I can imagine the consequences: (a) don't like your current SC, think they're not aggressive enough or too kiasu, start your own SC, ask your neighbour to start their own SC, see who gets to the finishing line first; (b) hybrid deals will become increasingly rare or even impossible unless someone comes up with an alternative mechanism (and then trademarks that, ad nauseam, think "mutant deal" "rojak deal" "fusion deal" "mixture offer" etc).

That, folks, is what happens when we leave things to "market forces" :)

Saturday, 19 May 2007

An Alternative to Collective Sales - NSW's Renewal Plan

Well, who would have thought this is impossible.

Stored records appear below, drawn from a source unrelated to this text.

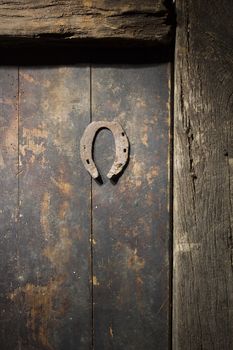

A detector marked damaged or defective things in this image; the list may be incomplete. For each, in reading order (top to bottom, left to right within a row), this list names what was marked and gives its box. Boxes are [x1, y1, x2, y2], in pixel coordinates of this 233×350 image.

rusty horseshoe [80, 121, 129, 180]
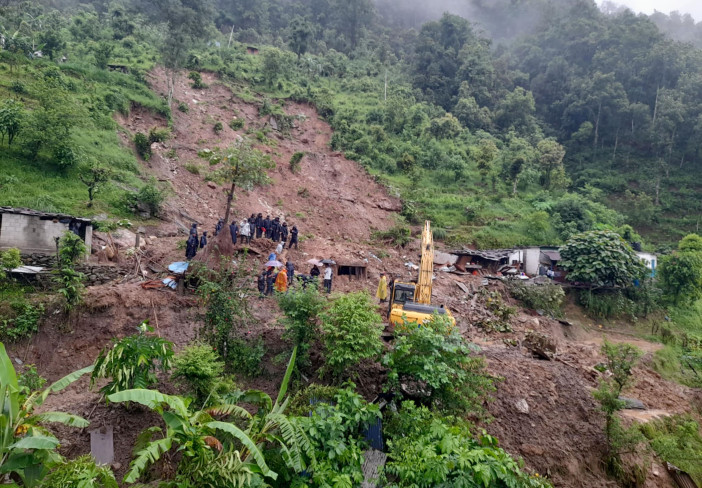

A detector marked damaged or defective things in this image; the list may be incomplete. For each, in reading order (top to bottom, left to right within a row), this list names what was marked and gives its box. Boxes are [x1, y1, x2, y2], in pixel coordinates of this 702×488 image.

damaged house [0, 208, 92, 258]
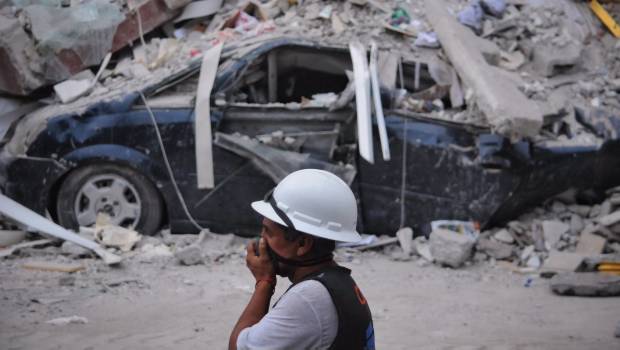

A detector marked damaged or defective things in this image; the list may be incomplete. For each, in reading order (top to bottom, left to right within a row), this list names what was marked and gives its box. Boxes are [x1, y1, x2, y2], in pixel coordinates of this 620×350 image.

broken concrete slab [424, 0, 544, 139]
broken concrete slab [432, 227, 474, 268]
broken concrete slab [544, 220, 568, 247]
broken concrete slab [576, 232, 604, 254]
broken concrete slab [548, 272, 620, 296]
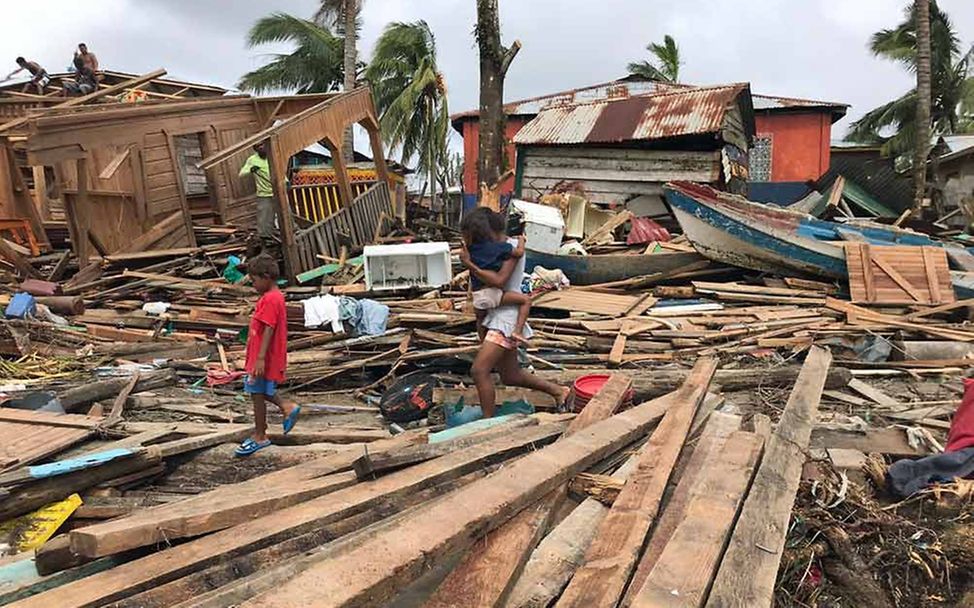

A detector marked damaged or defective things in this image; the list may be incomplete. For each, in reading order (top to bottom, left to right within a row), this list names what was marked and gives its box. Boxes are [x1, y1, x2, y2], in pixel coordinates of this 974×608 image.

damaged wooden house [0, 68, 396, 280]
rusty metal roof sheet [516, 83, 752, 145]
broken plywood sheet [848, 243, 952, 306]
broken timber beam [704, 344, 836, 604]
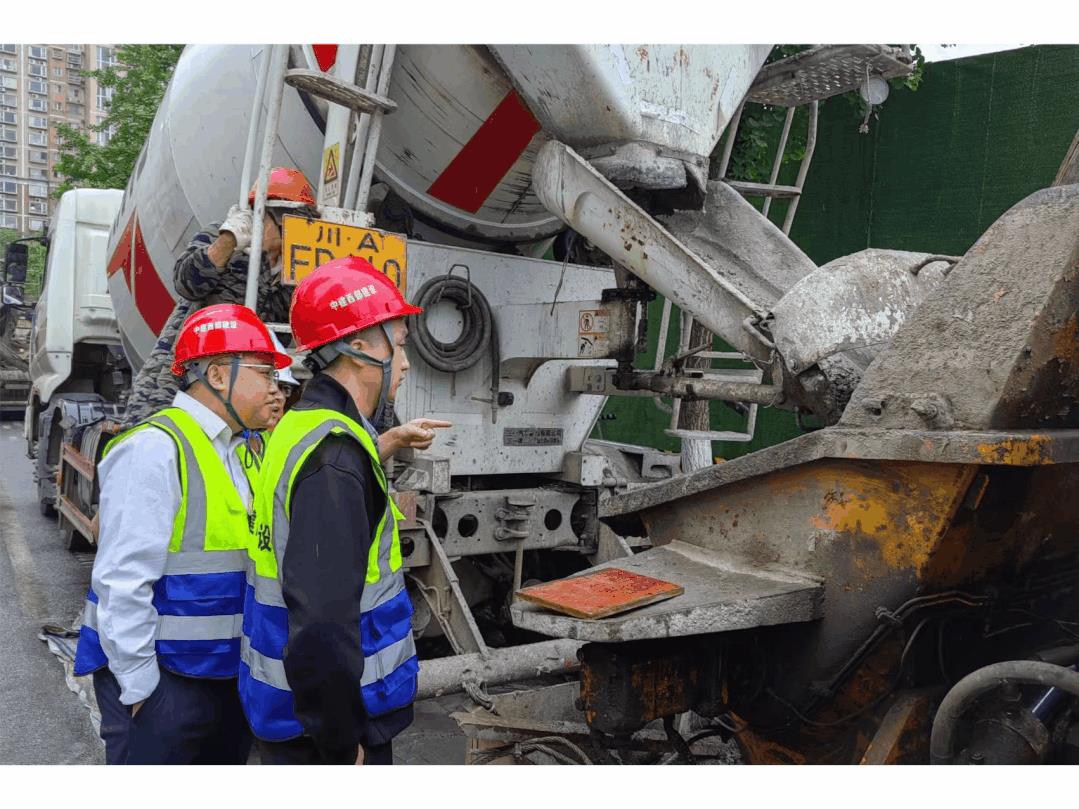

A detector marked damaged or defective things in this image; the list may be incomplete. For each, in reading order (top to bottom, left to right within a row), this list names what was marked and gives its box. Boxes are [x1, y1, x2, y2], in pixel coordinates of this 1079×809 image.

orange rusted machinery [507, 179, 1079, 768]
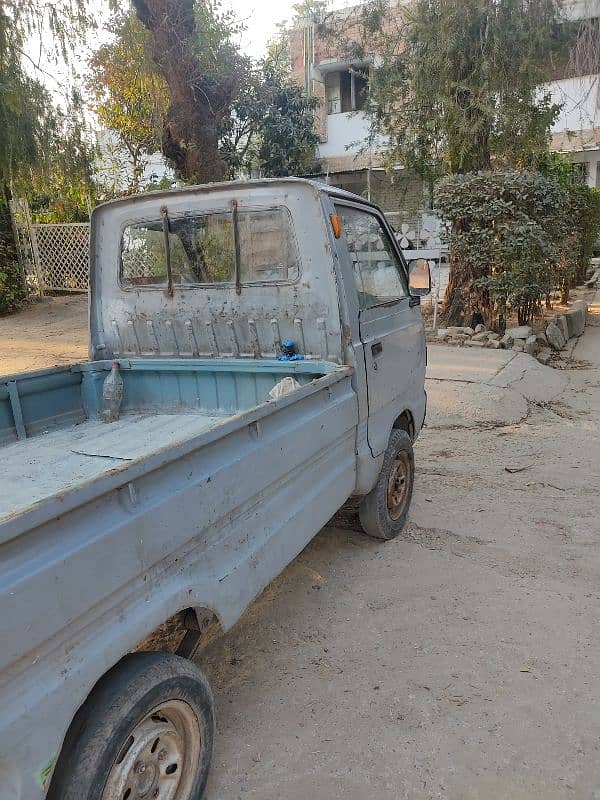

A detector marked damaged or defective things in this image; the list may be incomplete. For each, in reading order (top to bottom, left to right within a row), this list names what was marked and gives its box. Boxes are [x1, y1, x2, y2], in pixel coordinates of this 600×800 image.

rusty wheel rim [386, 454, 410, 520]
cracked pavement [204, 292, 600, 800]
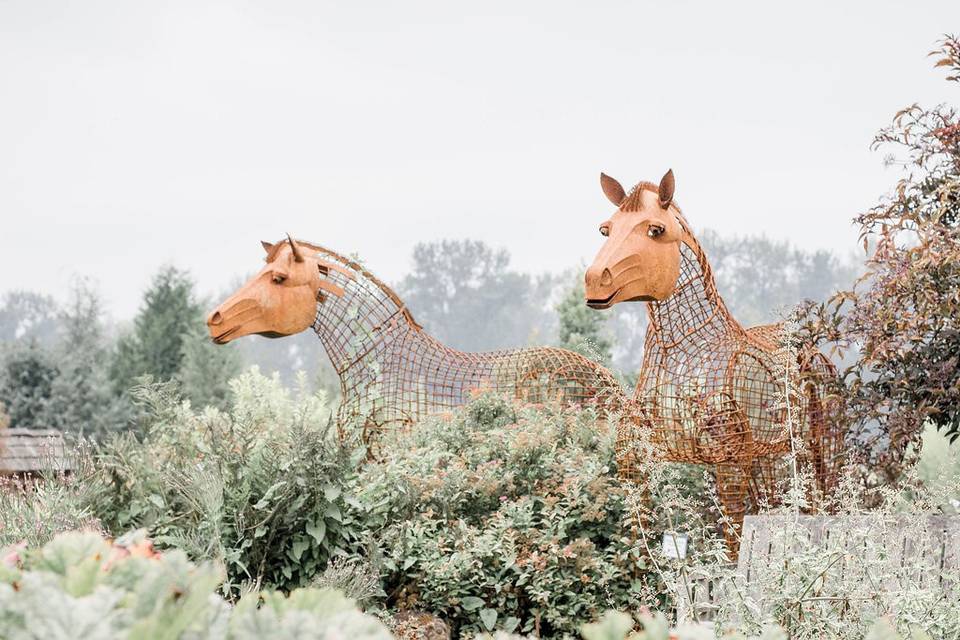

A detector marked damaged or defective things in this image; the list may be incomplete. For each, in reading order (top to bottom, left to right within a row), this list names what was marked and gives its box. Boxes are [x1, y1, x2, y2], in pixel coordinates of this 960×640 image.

rusty wire horse sculpture [209, 235, 624, 440]
rusty metal mesh [304, 242, 628, 442]
rusty wire horse sculpture [584, 172, 840, 548]
rusty metal mesh [616, 234, 848, 544]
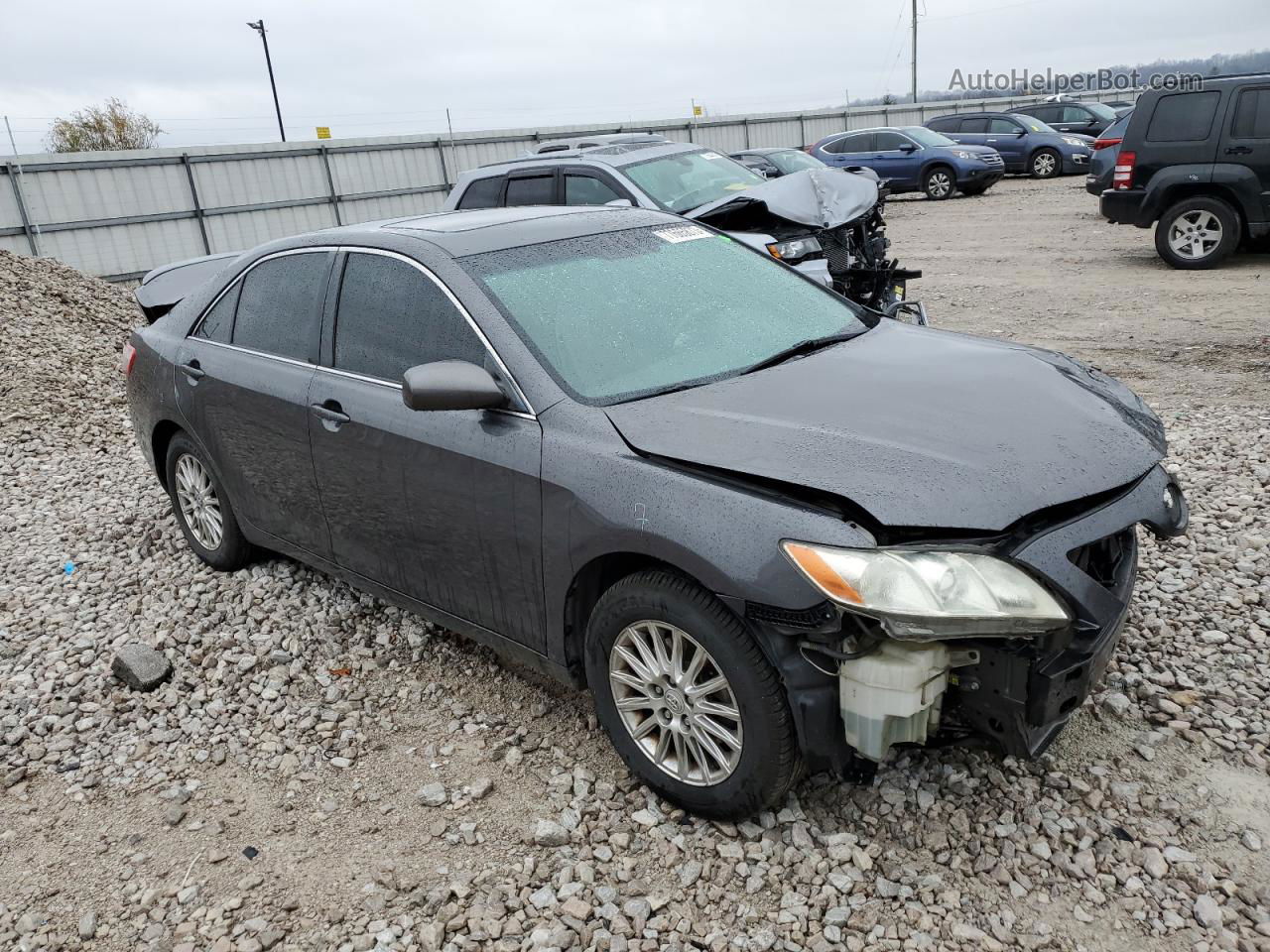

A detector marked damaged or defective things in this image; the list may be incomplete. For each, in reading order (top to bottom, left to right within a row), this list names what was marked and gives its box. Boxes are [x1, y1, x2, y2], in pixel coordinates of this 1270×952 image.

wrecked vehicle [441, 134, 917, 313]
cracked headlight [762, 237, 826, 264]
wrecked vehicle [124, 206, 1183, 817]
damaged gray sedan [124, 204, 1183, 821]
cracked headlight [778, 543, 1064, 639]
crushed front end [754, 466, 1183, 774]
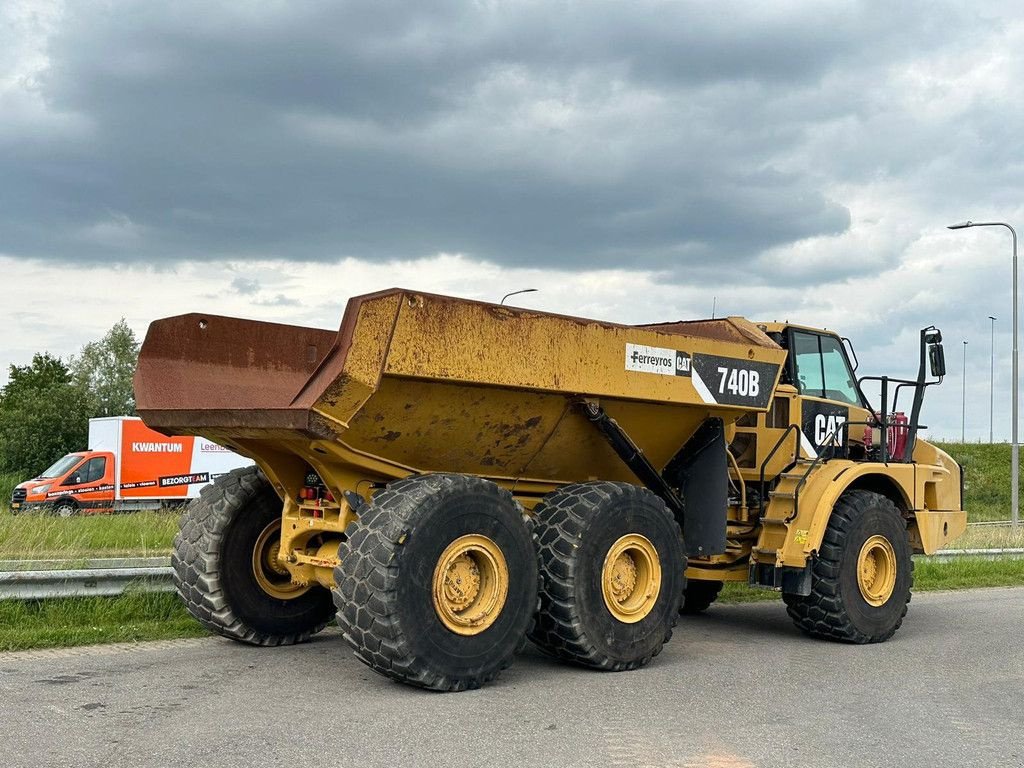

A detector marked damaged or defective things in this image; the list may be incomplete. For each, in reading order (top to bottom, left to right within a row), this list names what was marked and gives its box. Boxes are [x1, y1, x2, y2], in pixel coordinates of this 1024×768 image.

rusty dump bed [134, 288, 782, 493]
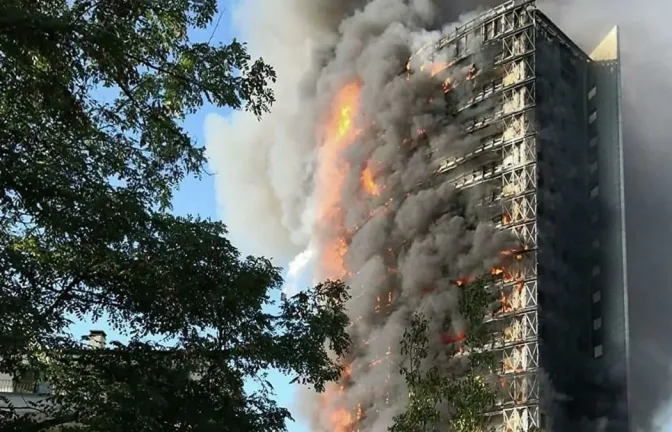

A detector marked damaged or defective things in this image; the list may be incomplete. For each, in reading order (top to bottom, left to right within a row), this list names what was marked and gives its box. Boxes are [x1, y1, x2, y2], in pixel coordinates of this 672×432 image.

charred facade [410, 1, 632, 430]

New South Wales is undergoing urban renewal reforms as well, and the Property Council of Australia has looked into the Collective Sale process that we have in Singapore. And they came up with an alternative that looks like (a) they've drawn from the Singaporean experience, (b) they've thought things through more thoroughly, not shirking from the complexity of what they hope to achieve, (c) they've taken into consideration the fact that Australian owners may not like the Singaporean model which favours financial stakes over social stakes and issues of hearth.

They call it the "Renewal Plan", and is akin to a systematic model of legislated collective exchange.

Note that, as far as I can tell, it is still under discussion or refinement. Anyone who has more information on it please contact me. (Wish I had found this earlier; it'd have gone into the MinLaw document!)

The original document that discusses the Renewal Plan can be found here.
The subsequent document that refines the Renewal Plan can be found here.
[These are pdf files - you'll need Acrobat Reader to read them. Search for "Renewal Plan" within the documents]

A choice quote from their document, which critiques the Singapore collective sale scheme:-

However, this scheme does not give owners the confidence that they [owners] will receive fair and equitable financial benefit from the termination of the scheme. Specifically, if objections have been made against the application for termination of the strata scheme, the Board will not approve the application if there is the potential of financial loss to an owner, or sale proceeds will be insufficient to fund or to redeem a mortgage or charge. The Property Council does not support this, as there is potential for manipulation of financial records and misinterpretation of “financial loss”. It may be more effective if the level of financial return was resolved through a “just terms” provision.
Similarly, this model lacks detail regarding the process to be followed once agreement that the strata scheme be terminated has been obtained. Detailed provisions relating to the vacation of the building by owners, redevelopment of the building and transfer of the remodelled units must be clearly established, however this could be set out in documents attached to the application for sale and termination of the strata scheme.


"Vacation of the building by owners" relate specifically to my discussion (Myth #6) on Completion Date. Redevelopment and transfer refers to their Renewal Plan scheme. Feel free to discuss the Renewal Plan in the comments section.